Still, there are pockets of wholesome places that are worth checking out. Take, for instance, several Korean restaurants that dot the area. Popular among the lot is Café Chosun on the corner of Pedro Gil and Adriatico Streets. The restaurant serves authentic Korean dishes (which start at P290), preceded by a bevy of refillable side dishes called banchan. Chosun’s claim to fame? The late celebrity chef and popular TV personality Anthony Bourdain once dined here; you can even spot photos of him proudly displayed on one wall.
Another Korean resto to check out is Makchang, which specializes in Korean barbecue (starts at P350). There are two branches on Adriatico Street: one near Remedios Circle and the other is across Robinsons Place Manila.
Atop the latter branch of Makchang, up a flight of wooden stairs, is Café Esso. Done in wooden interiors punctuated by industrial lighting, Café Esso has generous seating, but you may find it challenging to find a spot here on weekdays as it’s a go-to hangout for students from nearby universities.
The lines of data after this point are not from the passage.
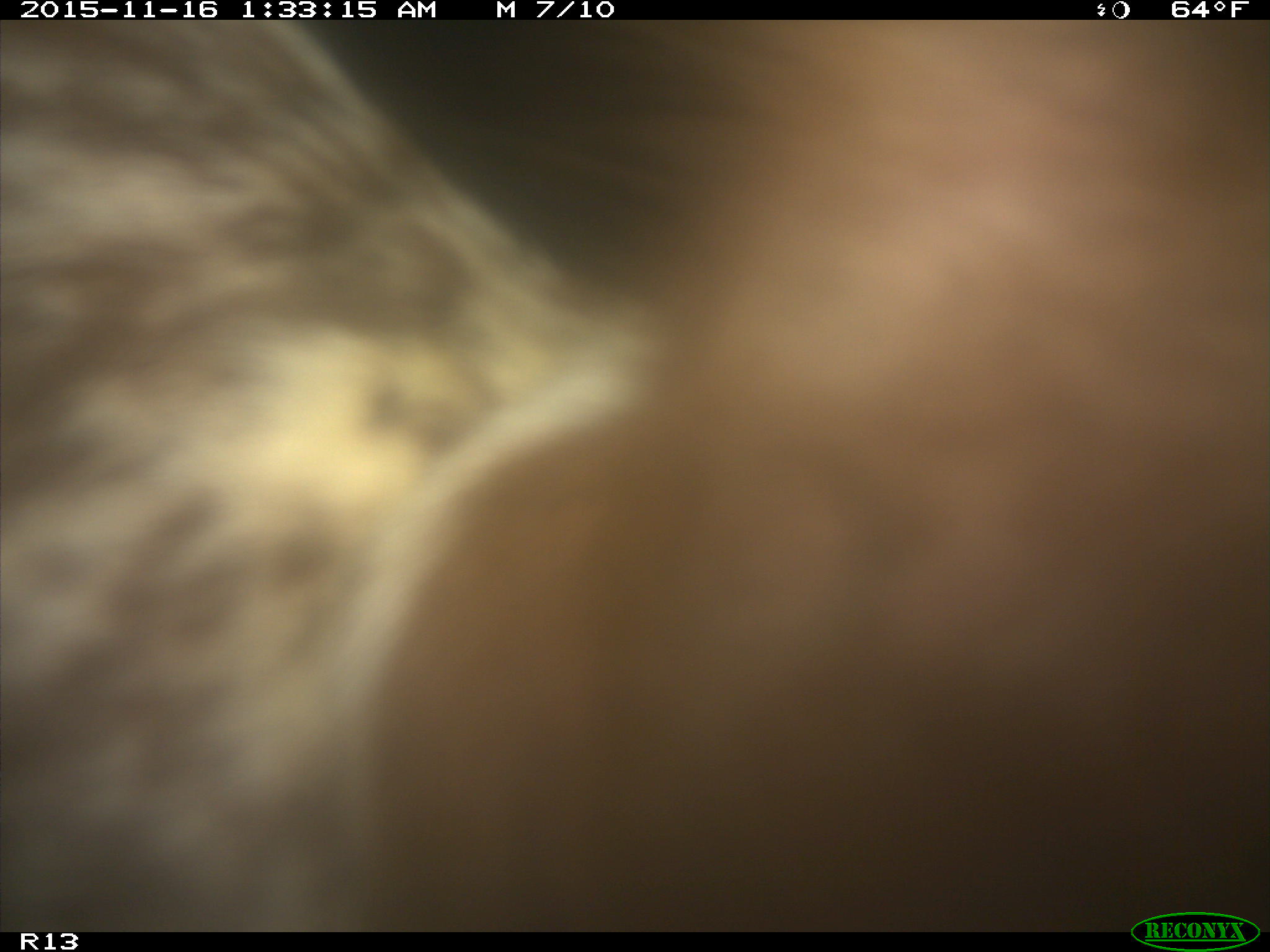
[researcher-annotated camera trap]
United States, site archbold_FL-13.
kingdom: Animalia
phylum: Chordata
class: Mammalia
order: Artiodactyla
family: Bovidae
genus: Bos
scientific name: Bos taurus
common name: domestic cow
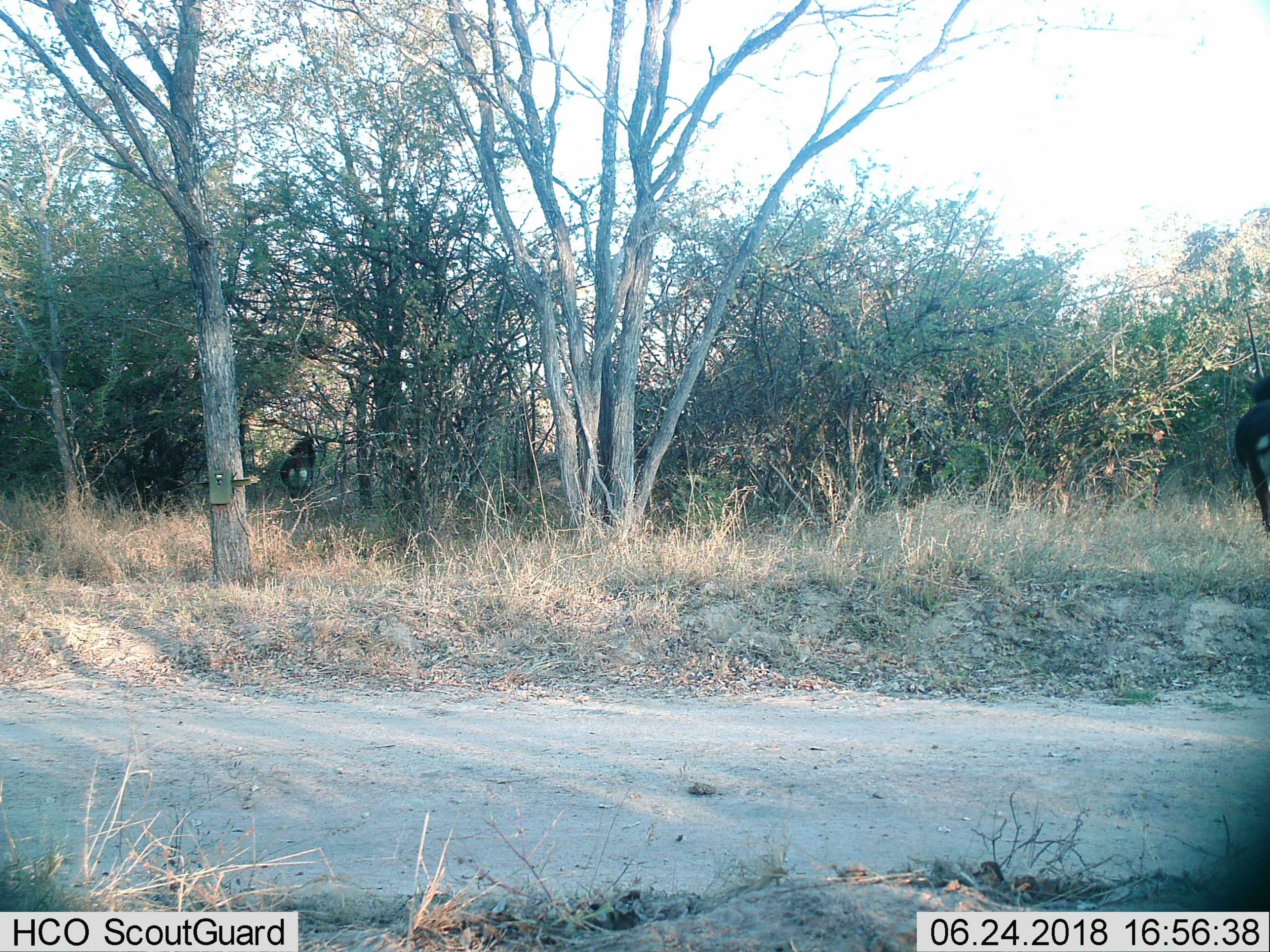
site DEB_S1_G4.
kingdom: Animalia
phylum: Chordata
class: Mammalia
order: Artiodactyla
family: Bovidae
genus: Hippotragus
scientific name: Hippotragus niger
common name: sable antelope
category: sable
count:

After dinner is a good time to pay a visit. A cup of Americano is at P100.
A handful of galleries are also in the area. There’s the Museum of a History of Ideas on the grounds of the University of the Philippines - Manila along Padre Faura Street. Housed in a Neoclassical-style building, the museum (also known as UP Manila Museum) is one of the centennial projects of the university. Open spaces make it easy to navigate this museum at your own pace as you discover the history of this premiere university and its contributions to the country—from the time it was born in 1908 until today. It’s open from Tuesdays to Saturdays, 10 a.m. to 5 p.m. General admission is only at P150.
Also in Casa Tesoro is Mono8 Gallery, another contemporary art space that showcases local and international artists. Entrance to the gallery is free of charge and is open from Tuesdays to Saturdays at 1 p.m. to 6pm.
A few steps away from Casa Tesoro is Tesoro’s Handicrafts. Established in 1945, the shop is the legacy of Atty. Nestor and wife Salud Tesoro, who took pride in everything Pinoy. So, you’ll find souvenir items that are proudly Philippine-made—from woven bags to indigenous instruments, and even pamaypay in quirky designs. (If the surname of the founders sounds familiar, that’s because they’re the parents-in-law of Patis Tesoro, a renowned fashion designer celebrated for her local creations.)